Amazon’s $115M Local Sports Rescue Mission

andy jassy
While companies like Disney, Fanatics, and others contemplated becoming more involved in local streaming, Amazon gained a first-mover advantage. Photo: Bruce Bennett/Getty Images
John Ourand
March 4, 2024

If Amazon was serious about getting into the local sports business, it had a lot of options: The company could have waited for the bankrupt Diamond Sports to go belly-up before attempting to secure its local rights on the cheap, or it could have worked directly with the NBA and NHL to secure local streaming rights. Even MLB commissioner Rob Manfred appears more likely to do a deal directly with Amazon than by using Diamond Sports as a middleman. Instead, of course, Amazon wound up swooping in with a $115 million lifeline investment in Diamond Sports back in January—a move that still has a lot of the industry’s top executives scratching their heads. Even if $115 million is pocket change for Amazon, why would the company pursue a deal that props up an old and creaky legacy cable business? Amazon’s Andy Jassy is not known for doing stupid deals.

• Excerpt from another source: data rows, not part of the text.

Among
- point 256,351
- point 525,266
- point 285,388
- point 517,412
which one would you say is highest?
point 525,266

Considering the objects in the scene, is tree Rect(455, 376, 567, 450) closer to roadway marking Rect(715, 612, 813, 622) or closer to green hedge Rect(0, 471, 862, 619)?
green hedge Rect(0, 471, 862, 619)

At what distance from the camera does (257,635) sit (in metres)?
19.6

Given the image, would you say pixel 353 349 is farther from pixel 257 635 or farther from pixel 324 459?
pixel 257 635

Ironically, it’s that old-school, legacy R.S.N. business—or, more specifically, the way that it’s structured—that most interested Amazon. Local sports rights are still valuable, even as the R.S.N. business model remains in crisis. And while there’s not a lot of money in local sports streaming right now, Amazon has long been a believer. The company owns 15 percent of YES Network and carries a package of Yankee games locally. This rescue financing represents an escalation of the thesis.